Тимошенко же, как нарком обороны, думал о реальном. Если в течение летне-осенней кампании удастся удержать фронт по старой границе – это уже будет крупный успех. Но войска неукомплектованы наполовину, формирование мехкорпусов в самом начале, техники для них нет, соединения и части первых эшелонов вытянуты в нитку, на дивизию приходится по семьдесят-сто километров…
Вошел Марков, и все повернулись к нему с такими лицами, словно то, что они видели у Сталина, еще никак не подтверждало факт его возвращения и только теперь появилась возможность рассмотреть командарма и убедиться, что это действительно он и он жив и здоров.
Но прямого вопроса задать не решился никто. Обменялись несколькими фразами общего характера – и все. Берестин их понимал.
– Так вот. Чтобы неясностей не было, – сказал он. – Не только меня выпустили, как кое-кого раньше, а вообще всех. Товарищ Сталин сказал, что если кто виноват – свое уже получил, невиновные должны понять и забыть, и в любом случае каждый принесет больше пользы на фронте, чем там…
– Что ж, это очень хорошо, – осторожно сказал Тимошенко. – И на какое же количество людей мы можем рассчитывать? – Он делал вид, что не имеет представления о масштабах репрессий. Даже после слов Маркова тема казалась настолько запретной, что остальные молчаливо согласились не развивать ее, а подождать более весомых подтверждений.
Только Марков ничего не боялся.
– За вычетом расстрелянных, умерших, больных, ослабевших и морально сломленных, до начала войны можно рассчитывать на восемь-десять тысяч старших командиров.
Бесшумно вошли два лейтенанта в форме войск НКВД, внесли подносы с термосами, стаканами, горой бутербродов, коробками папирос. Сервировали стол в углу и так же бесшумно исчезли.
– Приступим, что ли… – сказал Берестин, разворачивая на столе карту. – Меня сейчас вот что интересует. Какому… пришло в голову так размещать войска в Белостокском выступе? Что, вместе с Тухачевским и стратегию как науку тоже отменили?
…Берестин категорически не собирался признавать общепринятой тогда манеры просиживать на службе по двадцать часов в сутки, демонстрируя якобы незаменимость и полное самоотречение. Он считал, что такой стиль работы идет либо от неумения организовать ее плодотворно и целенаправленно, либо это вынужденное подражание Сталину. Но никак это не подлинная необходимость. Ведь даже во время войны и союзники, и немцы ухитрялись, как правило, исполнять свои обязанности в пределах нормального рабочего дня. А Черчилль вообще всю войну уик-энды непременно проводил в своем имении.

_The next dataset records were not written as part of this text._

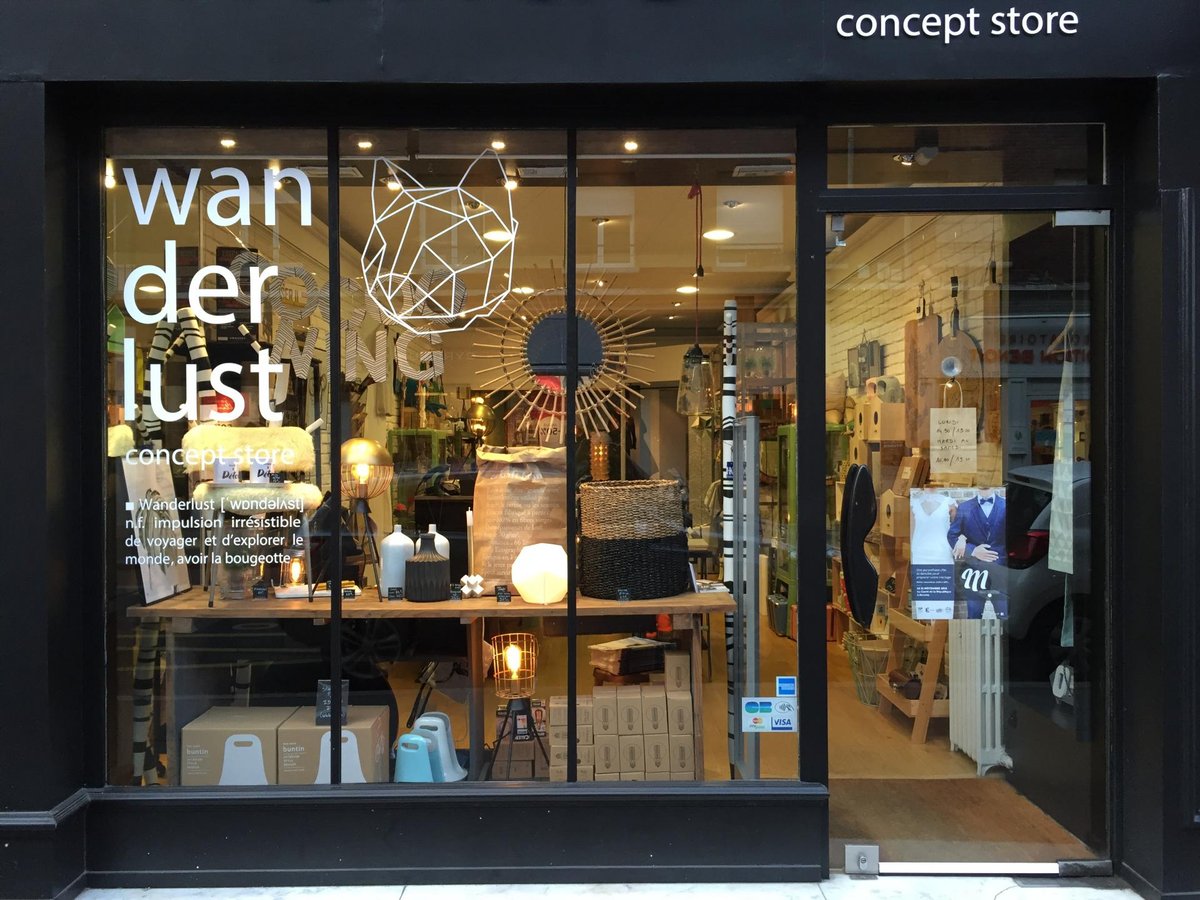 Concours : votre lightbox avec Wanderlust Concept Store Amiens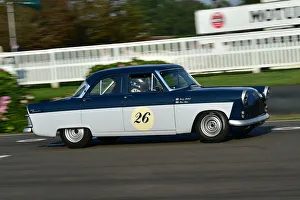 St Mary’s Trophy Prints: CM31 9196 Steve Soper, Kerry Michael, Ford Zodiac Mk II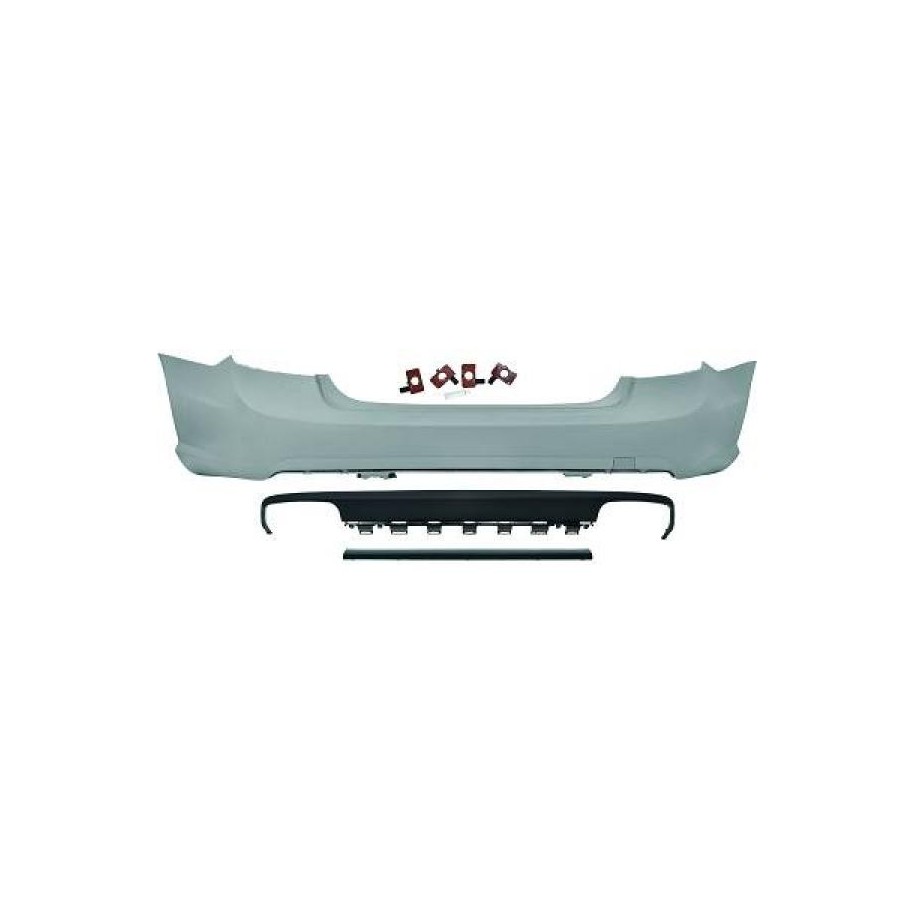Bumper 1616555 for MERCEDES E-CLASS OE A21288028409999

Поэтому после завершения работы в Кремле он не поехал в ГлавПУР, куда собирался, легко изменив свои планы на вечер – после того, как в длинном коридоре встретил вдруг старого знакомого Маркова – дивизионного комиссара, редактора военной газеты, с которым тот виделся последний раз на маневрах тридцать шестого года. Как и прежде, редактор был невероятно подвижен, говорил, словно не поспевая за собственными мыслями, и ни на секунду он не подал виду, что за прошедшие пять лет в судьбе Маркова происходило что-то не совсем обычное.
– Слушай, как у тебя со временем? У меня тут просвет выдался, собирается небольшое общество, ну – писатели кое-кто, артисты… Толстой обещал быть. Ты как смотришь?
Берестин, конечно, смотрел положительно. Войти, наконец, в здешнюю жизнь по-настоящему, на уровне не вождей, не маршалов, а обычных людей – творческой интеллигенции, более свободной от официальностей и предрассудков, – это было не только необходимо в целях миссии, но и просто интересно. Тем более – Толстой. Через месяц он заканчивает «Хождение по мукам». Надо же…
– Согласен.
– Тогда бывай. Там и поговорим. В двадцать два подъезжай в редакцию.
Погорелова он в гостинице не застал, комкор получил две недели отпуска для розыска семьи – жену с детьми закатали куда-то за Барнаул. Берестин решил перед вечером немного отдохнуть, прийти в себя после водоворота событий, в который теперь, кроме него с Новиковым, уже автоматически втягивались все новые и новые люди.
Пару часов он вздремнул. На самой грани сна Берестин утратил контроль над Марковым, почти растворился в нем и с необыкновенной остротой пережил чувства человека, который без перехода сменил лагерные нары и набитый опилками тюфяк на купеческую роскошь постели в «Москве».